Cyclin D1 and CK20 immunoreactivities were scored semiquantitatively, and any differences were resolved by consensus of 2 pathologists. Samples were divided into 5 categories based on percentage of immunoreactive cells in all layers of the urothelium for cyclin D1 or in the luminal epithelium for CK20 (category 0, 0%–4%; 1+, 5%–10%; 2+, 11%–30%; 3+, 31%–50%; and 4+, >50%). Overexpression of p53 was considered positive if >5% of cells in the urothelium exhibited nuclear labeling.³¹ UPIII was evaluated by the percentage of cases with >5% of cells positive within the 3 urothelial cell layers (superficial/luminal, intermediate, or basal).

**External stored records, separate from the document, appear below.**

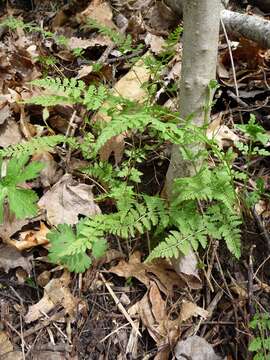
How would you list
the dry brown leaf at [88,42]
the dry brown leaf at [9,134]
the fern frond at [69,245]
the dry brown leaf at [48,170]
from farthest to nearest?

Cyclin D1 and CK20 categories were compared among the 4 morphologic groups (normal, hyperplasia, papilloma, carcinoma) using the Jonckheere-Terpstra (J-T) test.¹⁴ The J-T test tests associations between the semiquantitative immunoreactivity scores and neoplastic progression through the morphologic groups (normal, hyperplasia, papilloma, carcinoma). In addition, where significant associations were found, followup J-T tests compared each pair of morphologic groups. The J-T test was also used to test the association between extent of UPIII immunoreactivity and neoplastic progression. P values were 1-sided and considered statistically significant if <.05.

Results

The urothelium from vehicle control rats was histologically normal with 3 to 4 layers of thickness, composed of a single row of basal cells and ≥1 rows of intermediate cells covered by a single row of flattened luminal/superficial, terminally differentiated (umbrella) cells (Fig. 1). Hyperplastic urothelium from treated rats was thickened and often consisted of >30 cell layers (Fig. 2). The hyperplasia was generally diffuse, and the urothelium often formed papillary folds that protruded into the lumen or nodules that extended into the underlying stroma (Fig. 2). Papillomas were exophytic, pedunculated masses within the bladder lumen (Fig. 3). They were composed of a complex, branching, fibrovascular core covered by a thickened urothelial layer. The thickness of the urothelium on papillomas varied from 3 to >30 cell layers, and the cells histologically resembled those of hyperplastic urothelium. Carcinomas were also exophytic masses, but the neoplastic cells grew in several patterns, including sheets, cords, and nests or clusters with some occasional glandular differentiation (Figs. 4, 5). There was mild anisokaryosis and moderate pleomorphism with stellate, fusiform, and round to polygonal forms and frequent mitotic figures (Fig. 6). Regions of central necrosis were common. There was evidence of early invasion into the submucosa in 1 carcinoma from a male rat, but no metastases were reported. Foci of squamous metaplasia were present in all neoplasms and in many of the hyperplastic lesions (Fig. 2). Urinary bladder calculi were not reported.

Figures 1–6.

Urinary bladder, male F344/N rat. Hematoxylin and eosin (HE). Figure 1. Vehicle control, 15 months. Normal urothelium with 3 to 4 cell layers and large, flattened, umbrella cells on the luminal surface (arrows). Figure 2. o-Nitroanisole, 18 000 ppm, 3 months. Diffuse urothelial (transitional cell) hyperplasia with occasional papillary folds extending into the lumen. Note the metaplastic squamous epithelium (arrowheads). Figure 3. o-Nitroanisole, 6000 ppm, 9 months. Urothelial papilloma. An exophytic mass is composed of a complex, branched fibrovascular core with multiple layers of urothelial cells. Figure 4. o-Nitroanisole, 18 000 ppm, 15 months. Urothelial carcinoma containing multiple growth patterns, including cords, clusters, and tubules. Figure 5. o-Nitroanisole, 18 000 ppm, 15 months. Urothelial carcinoma comprised of solid sheets of cells. Figure 6. o-Nitroanisole, 6000 ppm, 15 months. Urothelial carcinoma demonstrating variation in cell morphology, including stellate, fusiform, and round or polygonal forms, with mild anisokaryosis and frequent mitotic figures (arrows).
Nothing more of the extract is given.